We created this guide as a tool to help retailers establish a strong foundation for demand forecasting best practices in the retail environment. You can work your way through the full guide or feel free to jump directly to a specific topic from the table of contents below.

1. Introduction: What Is Demand Forecasting, and How Is It Done?

1.1 What is Demand Forecasting?

Demand forecasting is, in essence, developing the best possible understanding of future demand. In practice, this means analyzing the impact of a range of variables that affect demand—from historical demand patterns to internal business decisions and even external factors—to increase the accuracy of these predictions. Accurate demand forecasts can be leveraged throughout retail operations to improve decision-making and outcomes in areas such as store and distribution center replenishment, capacity planning, and resource planning.

Demand forecasts can be developed on different levels of granularity—monthly, weekly, daily, or even hourly—to support different planning processes and business decisions, but highly granular forecasts are always extremely valuable. The benefits of a granular forecast are obvious when thinking of fresh food products whose short shelf-lives sometimes call for intra-day forecasts at the product-location level to prevent spoilage.

Why, then, would slow-moving items that sell only a couple units per location per day, if even that, require the same level of forecast granularity?
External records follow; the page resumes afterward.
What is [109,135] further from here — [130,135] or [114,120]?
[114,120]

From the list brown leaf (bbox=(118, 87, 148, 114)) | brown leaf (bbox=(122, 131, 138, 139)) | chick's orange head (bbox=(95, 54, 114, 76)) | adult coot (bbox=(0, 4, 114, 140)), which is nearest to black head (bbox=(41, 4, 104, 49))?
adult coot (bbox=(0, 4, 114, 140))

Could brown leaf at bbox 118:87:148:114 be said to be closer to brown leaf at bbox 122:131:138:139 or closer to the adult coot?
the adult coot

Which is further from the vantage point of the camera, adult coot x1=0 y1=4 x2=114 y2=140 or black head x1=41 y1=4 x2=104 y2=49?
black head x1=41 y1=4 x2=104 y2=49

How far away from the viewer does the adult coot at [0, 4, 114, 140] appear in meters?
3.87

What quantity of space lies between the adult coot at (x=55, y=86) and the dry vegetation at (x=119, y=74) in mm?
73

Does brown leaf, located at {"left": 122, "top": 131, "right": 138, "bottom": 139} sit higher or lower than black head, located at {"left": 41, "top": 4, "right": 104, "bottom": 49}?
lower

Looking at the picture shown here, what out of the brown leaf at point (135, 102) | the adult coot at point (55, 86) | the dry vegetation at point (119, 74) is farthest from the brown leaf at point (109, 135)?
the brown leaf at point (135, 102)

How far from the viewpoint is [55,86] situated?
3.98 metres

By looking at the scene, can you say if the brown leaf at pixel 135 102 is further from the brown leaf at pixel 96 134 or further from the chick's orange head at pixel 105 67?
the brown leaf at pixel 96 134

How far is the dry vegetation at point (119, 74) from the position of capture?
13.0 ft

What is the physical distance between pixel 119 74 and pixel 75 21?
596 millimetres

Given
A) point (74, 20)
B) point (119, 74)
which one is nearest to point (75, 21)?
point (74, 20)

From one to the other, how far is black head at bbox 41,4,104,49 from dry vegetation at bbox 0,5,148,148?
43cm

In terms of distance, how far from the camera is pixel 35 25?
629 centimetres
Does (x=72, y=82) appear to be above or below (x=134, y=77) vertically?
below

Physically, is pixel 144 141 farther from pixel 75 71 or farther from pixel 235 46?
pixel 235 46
Even if the day-product-location level forecast for a slow-moving item is itself somewhat inaccurate, forecasting at this level of granularity ultimately makes it easier to aggregate demand—whether for different periods of time, across products (for example, total demand per product per distribution center), or by total order lines per DC per day, etc.
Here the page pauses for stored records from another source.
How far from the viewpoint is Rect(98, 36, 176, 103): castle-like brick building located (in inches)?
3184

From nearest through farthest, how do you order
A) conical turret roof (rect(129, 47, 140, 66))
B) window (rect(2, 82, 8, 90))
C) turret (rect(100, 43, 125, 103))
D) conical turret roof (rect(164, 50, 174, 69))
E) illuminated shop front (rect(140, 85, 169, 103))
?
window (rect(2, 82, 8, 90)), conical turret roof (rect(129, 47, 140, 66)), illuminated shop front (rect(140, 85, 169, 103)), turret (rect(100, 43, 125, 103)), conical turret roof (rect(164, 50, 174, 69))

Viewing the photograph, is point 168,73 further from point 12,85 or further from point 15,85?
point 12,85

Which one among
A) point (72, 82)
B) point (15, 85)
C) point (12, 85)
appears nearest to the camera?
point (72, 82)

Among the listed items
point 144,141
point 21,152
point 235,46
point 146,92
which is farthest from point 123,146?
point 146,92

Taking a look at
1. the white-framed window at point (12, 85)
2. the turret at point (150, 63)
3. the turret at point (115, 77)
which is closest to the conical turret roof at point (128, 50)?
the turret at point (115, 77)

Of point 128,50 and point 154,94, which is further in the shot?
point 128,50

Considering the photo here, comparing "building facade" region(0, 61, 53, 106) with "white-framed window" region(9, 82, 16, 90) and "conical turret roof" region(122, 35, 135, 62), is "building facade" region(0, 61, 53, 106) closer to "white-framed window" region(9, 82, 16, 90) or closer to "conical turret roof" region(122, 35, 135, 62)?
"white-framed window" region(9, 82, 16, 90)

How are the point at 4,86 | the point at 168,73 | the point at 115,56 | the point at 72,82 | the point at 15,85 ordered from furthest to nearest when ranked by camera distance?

To effectively execute store replenishment, capacity planning, and other business decisions, retailers need multiple forecasts with different levels of granularity that look at different time spans. This is why flexible aggregation across products or over different planning horizons is critical to a retailer’s ability to leverage the same demand forecast in all their retail planning.

Figure 1: The ability to flexibly aggregate granular forecasts can support a wide range of planning processes and planning horizons across retail operations.

Planograms, for example, are not adjusted on a daily basis, but are generally revised every few months as part of a larger assortment review process, with smaller adjustments often made between review periods. While many retailers still base planograms on past sales examined in weekly or monthly time buckets, demand-driven planograms offer a much higher degree of accuracy because they take advantage of this highly granular, day-product-location level forecast data. The same applies to markdown optimization, workforce shift optimization, and any other planning process with a longer planning period than daily replenishment.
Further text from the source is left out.